Stored data entries
————————

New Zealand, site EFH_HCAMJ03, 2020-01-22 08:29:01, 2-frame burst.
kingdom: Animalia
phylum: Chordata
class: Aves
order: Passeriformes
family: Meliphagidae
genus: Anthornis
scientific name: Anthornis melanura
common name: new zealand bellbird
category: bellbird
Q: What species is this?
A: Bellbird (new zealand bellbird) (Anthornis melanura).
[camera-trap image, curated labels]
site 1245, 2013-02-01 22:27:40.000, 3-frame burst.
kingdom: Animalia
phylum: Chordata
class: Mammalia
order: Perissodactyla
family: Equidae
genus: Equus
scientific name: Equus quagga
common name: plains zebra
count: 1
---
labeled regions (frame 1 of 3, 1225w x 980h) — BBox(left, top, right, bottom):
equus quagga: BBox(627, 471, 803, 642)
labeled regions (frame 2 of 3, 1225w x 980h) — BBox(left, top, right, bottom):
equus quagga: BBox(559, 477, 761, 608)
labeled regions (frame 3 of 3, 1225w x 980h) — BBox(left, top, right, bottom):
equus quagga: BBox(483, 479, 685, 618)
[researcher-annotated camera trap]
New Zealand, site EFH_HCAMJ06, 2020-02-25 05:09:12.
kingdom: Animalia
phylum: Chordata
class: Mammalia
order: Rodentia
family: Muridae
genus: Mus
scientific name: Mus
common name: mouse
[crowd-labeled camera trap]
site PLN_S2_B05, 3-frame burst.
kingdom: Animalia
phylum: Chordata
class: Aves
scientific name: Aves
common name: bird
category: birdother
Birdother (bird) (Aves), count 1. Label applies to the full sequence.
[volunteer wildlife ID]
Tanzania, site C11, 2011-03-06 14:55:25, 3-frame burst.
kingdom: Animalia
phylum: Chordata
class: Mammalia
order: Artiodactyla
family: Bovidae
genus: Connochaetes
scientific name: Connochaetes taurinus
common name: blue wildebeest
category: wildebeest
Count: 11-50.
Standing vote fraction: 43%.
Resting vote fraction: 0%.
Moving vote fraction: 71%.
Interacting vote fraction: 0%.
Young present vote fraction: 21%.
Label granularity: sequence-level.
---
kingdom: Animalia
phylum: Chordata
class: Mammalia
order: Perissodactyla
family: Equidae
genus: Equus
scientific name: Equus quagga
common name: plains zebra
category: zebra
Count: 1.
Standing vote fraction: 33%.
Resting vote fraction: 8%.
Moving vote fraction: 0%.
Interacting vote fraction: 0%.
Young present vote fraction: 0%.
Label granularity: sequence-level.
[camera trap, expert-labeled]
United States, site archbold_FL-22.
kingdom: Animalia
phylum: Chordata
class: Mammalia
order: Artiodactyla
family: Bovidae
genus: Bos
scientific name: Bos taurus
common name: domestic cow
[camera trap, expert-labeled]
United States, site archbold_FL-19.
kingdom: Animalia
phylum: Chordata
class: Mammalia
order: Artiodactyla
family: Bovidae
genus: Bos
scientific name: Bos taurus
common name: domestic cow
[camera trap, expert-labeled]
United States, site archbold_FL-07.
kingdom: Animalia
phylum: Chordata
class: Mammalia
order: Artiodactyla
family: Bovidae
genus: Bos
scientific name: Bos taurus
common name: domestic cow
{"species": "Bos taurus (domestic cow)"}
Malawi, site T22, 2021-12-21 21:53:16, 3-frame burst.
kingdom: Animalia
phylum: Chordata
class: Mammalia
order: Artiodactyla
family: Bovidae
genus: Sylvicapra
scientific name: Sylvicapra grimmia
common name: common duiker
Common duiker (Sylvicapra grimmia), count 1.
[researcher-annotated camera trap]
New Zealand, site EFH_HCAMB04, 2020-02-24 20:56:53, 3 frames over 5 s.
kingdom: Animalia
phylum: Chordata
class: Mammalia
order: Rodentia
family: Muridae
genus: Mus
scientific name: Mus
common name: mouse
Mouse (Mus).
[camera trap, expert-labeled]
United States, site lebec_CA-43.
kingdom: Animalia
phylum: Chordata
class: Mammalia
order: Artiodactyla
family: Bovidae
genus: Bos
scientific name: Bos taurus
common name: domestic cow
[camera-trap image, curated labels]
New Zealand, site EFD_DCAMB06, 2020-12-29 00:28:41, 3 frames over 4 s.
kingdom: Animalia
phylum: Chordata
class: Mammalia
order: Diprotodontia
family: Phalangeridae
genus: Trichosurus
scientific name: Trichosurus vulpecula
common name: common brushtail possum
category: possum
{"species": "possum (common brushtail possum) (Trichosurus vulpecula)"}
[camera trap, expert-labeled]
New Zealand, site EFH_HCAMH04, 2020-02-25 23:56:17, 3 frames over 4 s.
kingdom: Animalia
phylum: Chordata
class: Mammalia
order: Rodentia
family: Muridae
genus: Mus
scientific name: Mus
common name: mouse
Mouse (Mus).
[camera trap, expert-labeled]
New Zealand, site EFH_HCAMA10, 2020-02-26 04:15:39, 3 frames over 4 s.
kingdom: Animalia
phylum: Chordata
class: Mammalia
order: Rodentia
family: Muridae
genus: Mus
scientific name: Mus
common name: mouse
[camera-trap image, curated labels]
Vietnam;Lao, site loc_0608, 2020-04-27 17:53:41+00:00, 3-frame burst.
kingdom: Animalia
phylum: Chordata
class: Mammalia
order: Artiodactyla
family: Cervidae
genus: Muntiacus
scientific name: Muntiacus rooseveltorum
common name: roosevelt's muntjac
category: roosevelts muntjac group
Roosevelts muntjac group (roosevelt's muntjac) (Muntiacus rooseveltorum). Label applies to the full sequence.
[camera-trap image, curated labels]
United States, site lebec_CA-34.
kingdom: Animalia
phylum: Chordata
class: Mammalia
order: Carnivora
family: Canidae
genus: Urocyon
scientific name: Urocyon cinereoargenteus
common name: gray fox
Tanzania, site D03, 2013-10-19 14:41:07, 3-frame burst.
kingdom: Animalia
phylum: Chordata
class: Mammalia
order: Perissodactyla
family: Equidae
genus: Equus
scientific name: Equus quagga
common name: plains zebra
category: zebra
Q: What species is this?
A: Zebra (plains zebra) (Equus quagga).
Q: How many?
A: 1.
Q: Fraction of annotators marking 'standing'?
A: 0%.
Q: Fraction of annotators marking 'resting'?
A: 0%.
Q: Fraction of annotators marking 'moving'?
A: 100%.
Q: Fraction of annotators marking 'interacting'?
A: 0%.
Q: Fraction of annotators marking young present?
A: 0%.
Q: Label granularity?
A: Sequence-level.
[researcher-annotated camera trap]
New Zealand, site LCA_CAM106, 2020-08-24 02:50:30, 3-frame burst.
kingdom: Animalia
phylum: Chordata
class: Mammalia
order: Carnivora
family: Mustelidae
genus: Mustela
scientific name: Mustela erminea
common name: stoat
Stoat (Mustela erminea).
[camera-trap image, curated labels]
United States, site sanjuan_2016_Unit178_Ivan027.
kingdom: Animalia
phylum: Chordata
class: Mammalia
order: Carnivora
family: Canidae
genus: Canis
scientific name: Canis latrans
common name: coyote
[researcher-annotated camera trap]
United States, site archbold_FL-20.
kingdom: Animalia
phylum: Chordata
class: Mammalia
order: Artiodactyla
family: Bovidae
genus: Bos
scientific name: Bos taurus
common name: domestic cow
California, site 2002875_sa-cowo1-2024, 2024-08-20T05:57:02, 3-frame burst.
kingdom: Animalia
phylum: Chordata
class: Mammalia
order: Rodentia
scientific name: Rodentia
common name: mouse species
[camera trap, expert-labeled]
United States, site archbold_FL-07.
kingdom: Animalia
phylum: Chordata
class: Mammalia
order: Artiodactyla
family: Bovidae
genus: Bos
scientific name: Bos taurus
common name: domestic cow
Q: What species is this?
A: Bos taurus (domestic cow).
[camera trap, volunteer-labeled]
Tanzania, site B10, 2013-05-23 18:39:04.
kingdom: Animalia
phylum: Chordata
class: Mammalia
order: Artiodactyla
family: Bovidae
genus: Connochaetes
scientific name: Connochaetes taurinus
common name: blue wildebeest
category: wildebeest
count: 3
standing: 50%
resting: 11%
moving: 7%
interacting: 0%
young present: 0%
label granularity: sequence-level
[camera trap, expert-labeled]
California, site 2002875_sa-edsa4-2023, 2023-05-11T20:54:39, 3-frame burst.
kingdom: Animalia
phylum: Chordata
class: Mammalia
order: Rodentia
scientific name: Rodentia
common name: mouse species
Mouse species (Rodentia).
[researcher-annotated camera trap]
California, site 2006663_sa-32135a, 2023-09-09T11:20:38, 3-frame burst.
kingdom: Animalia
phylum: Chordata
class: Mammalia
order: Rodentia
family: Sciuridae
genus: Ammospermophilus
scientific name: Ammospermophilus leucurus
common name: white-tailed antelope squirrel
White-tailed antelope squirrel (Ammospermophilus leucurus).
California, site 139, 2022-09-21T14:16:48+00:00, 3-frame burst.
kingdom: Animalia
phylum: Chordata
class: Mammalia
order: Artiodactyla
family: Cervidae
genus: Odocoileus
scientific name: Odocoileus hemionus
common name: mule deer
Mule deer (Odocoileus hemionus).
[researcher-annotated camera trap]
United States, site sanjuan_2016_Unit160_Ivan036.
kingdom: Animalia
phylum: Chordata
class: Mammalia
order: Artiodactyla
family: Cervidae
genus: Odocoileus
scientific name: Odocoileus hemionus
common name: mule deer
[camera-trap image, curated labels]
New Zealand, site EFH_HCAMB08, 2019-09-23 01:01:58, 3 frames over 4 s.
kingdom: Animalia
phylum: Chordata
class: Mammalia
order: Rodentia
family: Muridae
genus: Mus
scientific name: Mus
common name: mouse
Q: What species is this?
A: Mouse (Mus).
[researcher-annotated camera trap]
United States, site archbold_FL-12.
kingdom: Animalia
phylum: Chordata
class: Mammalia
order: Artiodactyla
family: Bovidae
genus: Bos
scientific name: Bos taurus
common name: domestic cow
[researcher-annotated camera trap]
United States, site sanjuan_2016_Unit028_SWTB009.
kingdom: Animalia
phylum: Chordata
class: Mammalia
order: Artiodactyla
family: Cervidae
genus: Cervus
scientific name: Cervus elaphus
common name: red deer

————————

• GOAL OF THE EXERCISE:
Above are some records; copy exactly the lines from the one with "site PLN_S2_B05, 3-frame burst." through the one with "Resting vote fraction: 8%.", both included, and no others.

• RESPONSE FOR THIS EXERCISE:
site PLN_S2_B05, 3-frame burst.
kingdom: Animalia
phylum: Chordata
class: Aves
scientific name: Aves
common name: bird
category: birdother
Birdother (bird) (Aves), count 1. Label applies to the full sequence.
[volunteer wildlife ID]
Tanzania, site C11, 2011-03-06 14:55:25, 3-frame burst.
kingdom: Animalia
phylum: Chordata
class: Mammalia
order: Artiodactyla
family: Bovidae
genus: Connochaetes
scientific name: Connochaetes taurinus
common name: blue wildebeest
category: wildebeest
Count: 11-50.
Standing vote fraction: 43%.
Resting vote fraction: 0%.
Moving vote fraction: 71%.
Interacting vote fraction: 0%.
Young present vote fraction: 21%.
Label granularity: sequence-level.
---
kingdom: Animalia
phylum: Chordata
class: Mammalia
order: Perissodactyla
family: Equidae
genus: Equus
scientific name: Equus quagga
common name: plains zebra
category: zebra
Count: 1.
Standing vote fraction: 33%.
Resting vote fraction: 8%.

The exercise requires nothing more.